### Excerpted text
▬▬▬▬▬▬

2025-11-13 ニューヨーク大学(NYU)
Researchers collected ovules and conducted genetic analyses for 20 plant species, including 14 gymnosperms, four flowering plants, and two ferns. Photos courtesy of Veronica Sondervan of NYU/NYBG and Dennis Stevenson, Barbara Ambrose, and Cecilia Zumajo-Cardona of NYBG
<関連情報>
- https://www.nyu.edu/about/news-publications/news/2025/november/living-fossils-genes-seed-improvement.html
- https://www.nature.com/articles/s41467-025-65399-3
発生的に制御される遺伝子が胚珠の進化における系統ゲノム分岐を引き起こす Developmentally regulated genes drive phylogenomic splits in ovule evolution
Veronica M. Sondervan,Gil Eshel,Kranthi Varala,Samantha Frangos,Manpreet S. Katari,Tim L. Jeffers,Cecilia Zumajo-Cardona,Sebastiano Nigris,Lisa DeGironimo,Tynisha Smalls,W. Richard McCombie,Damon P. Little,Barbara Ambrose,Dennis Wm. Stevenson & Gloria M. Coruzzi
Nature Communications
Abstract
The evolution of seeds transformed life on earth and is responsible for our most important food crops. Gymnosperms, the oldest living seed plants, are an untapped genomic reservoir for genes involved in seed evolution. To tap this resource, we assemble deep transcriptomes of 14 gymnosperms, four angiosperms, and two ferns and identified 22,429 phylogenetically informative ortholog groups. We observe that genes differentially expressed in ovules or leaves provide the majority of phylogenomic support for the evolutionary splits between 1) seed and non-seed plants; 2) gymnosperms and angiosperms; and/or 3) within gymnosperms (conifers vs. “ancient” gymnosperms). Our gymnosperm data identifies unreported candidate ovule regulated genes in Arabidopsis. Moreover, prior knowledge from Arabidopsis helps uncover 4,076 candidate ovule genes that influence these evolutionary splits. We validate the expression of candidate ovule genes in gymnosperm-specific ovule structures. Our work provides a resource for seed gene discovery, conservation, and crop improvement.

▬▬▬▬▬▬

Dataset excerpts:
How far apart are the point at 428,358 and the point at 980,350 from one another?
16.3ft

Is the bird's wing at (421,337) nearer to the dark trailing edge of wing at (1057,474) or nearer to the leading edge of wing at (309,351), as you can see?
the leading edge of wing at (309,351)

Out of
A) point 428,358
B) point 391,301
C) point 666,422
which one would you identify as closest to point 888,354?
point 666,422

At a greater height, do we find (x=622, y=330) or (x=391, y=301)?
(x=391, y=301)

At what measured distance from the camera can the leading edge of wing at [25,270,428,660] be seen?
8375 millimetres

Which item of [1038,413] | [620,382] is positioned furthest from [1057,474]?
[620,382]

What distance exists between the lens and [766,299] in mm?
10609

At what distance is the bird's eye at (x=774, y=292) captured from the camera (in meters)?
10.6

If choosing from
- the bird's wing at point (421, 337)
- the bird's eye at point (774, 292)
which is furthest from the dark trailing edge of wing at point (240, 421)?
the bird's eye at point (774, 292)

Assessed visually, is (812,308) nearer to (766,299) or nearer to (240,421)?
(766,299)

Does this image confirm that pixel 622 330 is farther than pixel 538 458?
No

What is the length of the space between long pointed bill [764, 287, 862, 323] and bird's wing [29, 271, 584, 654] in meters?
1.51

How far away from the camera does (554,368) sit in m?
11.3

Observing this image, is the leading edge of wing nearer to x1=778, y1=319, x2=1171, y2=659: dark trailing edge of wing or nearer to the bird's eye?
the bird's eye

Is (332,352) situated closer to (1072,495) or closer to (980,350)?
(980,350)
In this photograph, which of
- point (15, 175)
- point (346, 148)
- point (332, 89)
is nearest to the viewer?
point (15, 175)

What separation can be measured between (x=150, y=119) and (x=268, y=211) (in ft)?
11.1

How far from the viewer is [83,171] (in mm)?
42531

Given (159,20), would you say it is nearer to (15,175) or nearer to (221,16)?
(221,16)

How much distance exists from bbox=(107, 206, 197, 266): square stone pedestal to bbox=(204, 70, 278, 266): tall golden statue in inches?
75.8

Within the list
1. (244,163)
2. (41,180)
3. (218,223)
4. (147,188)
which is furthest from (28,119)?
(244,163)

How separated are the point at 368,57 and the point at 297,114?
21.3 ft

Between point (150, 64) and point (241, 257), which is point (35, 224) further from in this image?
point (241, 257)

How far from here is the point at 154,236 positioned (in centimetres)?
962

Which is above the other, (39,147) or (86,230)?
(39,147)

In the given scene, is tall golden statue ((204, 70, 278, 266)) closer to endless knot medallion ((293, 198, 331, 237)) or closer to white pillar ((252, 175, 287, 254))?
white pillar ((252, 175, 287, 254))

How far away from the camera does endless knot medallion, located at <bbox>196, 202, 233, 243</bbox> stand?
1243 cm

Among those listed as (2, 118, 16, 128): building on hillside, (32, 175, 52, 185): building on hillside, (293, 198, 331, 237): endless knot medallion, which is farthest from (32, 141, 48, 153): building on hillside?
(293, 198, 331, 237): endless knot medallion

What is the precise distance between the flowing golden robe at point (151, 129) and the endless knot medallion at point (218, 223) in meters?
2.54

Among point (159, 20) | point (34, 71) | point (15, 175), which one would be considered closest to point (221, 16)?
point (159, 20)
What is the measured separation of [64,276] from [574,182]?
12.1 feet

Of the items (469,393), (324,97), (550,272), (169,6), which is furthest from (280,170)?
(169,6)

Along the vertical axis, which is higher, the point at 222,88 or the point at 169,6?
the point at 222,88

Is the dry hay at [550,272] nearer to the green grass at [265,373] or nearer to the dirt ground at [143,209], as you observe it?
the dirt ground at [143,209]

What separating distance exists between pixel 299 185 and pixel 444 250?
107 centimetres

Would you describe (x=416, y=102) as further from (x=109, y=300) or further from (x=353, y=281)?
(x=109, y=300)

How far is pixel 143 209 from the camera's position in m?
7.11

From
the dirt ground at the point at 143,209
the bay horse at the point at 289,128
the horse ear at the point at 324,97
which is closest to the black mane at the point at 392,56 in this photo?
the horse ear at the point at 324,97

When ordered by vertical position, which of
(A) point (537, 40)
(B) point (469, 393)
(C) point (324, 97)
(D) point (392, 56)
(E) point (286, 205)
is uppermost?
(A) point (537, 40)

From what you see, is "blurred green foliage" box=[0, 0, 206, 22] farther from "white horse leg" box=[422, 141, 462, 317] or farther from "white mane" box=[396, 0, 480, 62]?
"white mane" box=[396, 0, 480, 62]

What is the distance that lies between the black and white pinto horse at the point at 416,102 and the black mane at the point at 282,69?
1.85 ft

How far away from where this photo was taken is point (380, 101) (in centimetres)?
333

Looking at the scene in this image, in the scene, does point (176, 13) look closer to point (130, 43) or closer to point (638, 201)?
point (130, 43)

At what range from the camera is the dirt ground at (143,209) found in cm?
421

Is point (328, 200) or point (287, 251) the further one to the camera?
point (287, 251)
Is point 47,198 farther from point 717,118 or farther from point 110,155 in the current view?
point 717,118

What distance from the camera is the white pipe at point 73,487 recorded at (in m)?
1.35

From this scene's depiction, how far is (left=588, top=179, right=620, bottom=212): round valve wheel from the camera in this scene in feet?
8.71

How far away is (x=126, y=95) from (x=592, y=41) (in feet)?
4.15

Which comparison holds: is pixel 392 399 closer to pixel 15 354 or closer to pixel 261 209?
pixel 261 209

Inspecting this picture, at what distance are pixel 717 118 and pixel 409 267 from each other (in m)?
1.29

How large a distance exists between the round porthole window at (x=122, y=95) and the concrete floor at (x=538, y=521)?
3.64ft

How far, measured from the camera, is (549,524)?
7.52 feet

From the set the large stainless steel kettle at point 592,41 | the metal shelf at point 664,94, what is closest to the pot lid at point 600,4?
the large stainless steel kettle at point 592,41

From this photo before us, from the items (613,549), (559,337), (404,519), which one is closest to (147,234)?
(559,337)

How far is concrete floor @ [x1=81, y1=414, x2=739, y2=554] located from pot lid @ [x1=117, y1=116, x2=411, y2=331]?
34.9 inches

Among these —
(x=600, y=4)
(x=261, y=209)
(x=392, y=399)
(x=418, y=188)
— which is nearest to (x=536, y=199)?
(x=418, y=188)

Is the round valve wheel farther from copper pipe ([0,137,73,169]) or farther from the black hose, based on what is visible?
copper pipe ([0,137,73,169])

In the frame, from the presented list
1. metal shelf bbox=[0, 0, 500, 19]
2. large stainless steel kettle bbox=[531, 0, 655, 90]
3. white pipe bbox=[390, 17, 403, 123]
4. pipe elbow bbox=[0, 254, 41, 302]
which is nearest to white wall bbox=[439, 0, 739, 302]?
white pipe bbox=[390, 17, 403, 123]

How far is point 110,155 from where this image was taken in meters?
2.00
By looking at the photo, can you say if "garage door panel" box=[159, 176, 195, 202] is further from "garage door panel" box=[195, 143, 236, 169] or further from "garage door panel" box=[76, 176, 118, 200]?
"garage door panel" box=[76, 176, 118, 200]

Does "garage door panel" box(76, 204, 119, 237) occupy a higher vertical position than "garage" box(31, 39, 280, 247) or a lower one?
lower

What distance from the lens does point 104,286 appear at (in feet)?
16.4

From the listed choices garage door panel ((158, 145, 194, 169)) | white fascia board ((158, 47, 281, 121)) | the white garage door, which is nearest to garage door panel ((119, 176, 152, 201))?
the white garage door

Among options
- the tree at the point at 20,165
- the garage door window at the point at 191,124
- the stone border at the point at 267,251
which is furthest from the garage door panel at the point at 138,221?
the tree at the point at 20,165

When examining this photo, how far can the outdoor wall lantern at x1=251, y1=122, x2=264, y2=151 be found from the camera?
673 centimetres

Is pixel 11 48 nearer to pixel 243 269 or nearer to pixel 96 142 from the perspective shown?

▬▬▬▬▬▬

### Task requirements
Does each statement below agree with the text on ovule evolution? Answer yes or no for each, and quote the words from the text that decide it.
1. The researchers assembled transcriptomes of 14 gymnosperms, four angiosperms, and two ferns.
2. Angiosperms are described as the oldest living seed plants.
3. The study identified 4,076 phylogenetically informative ortholog groups.

### Response box
1. Yes: "we assemble deep transcriptomes of 14 gymnosperms, four angiosperms, and two ferns"
2. No: "Gymnosperms, the oldest living seed plants"
3. No: "identified 22,429 phylogenetically informative ortholog groups"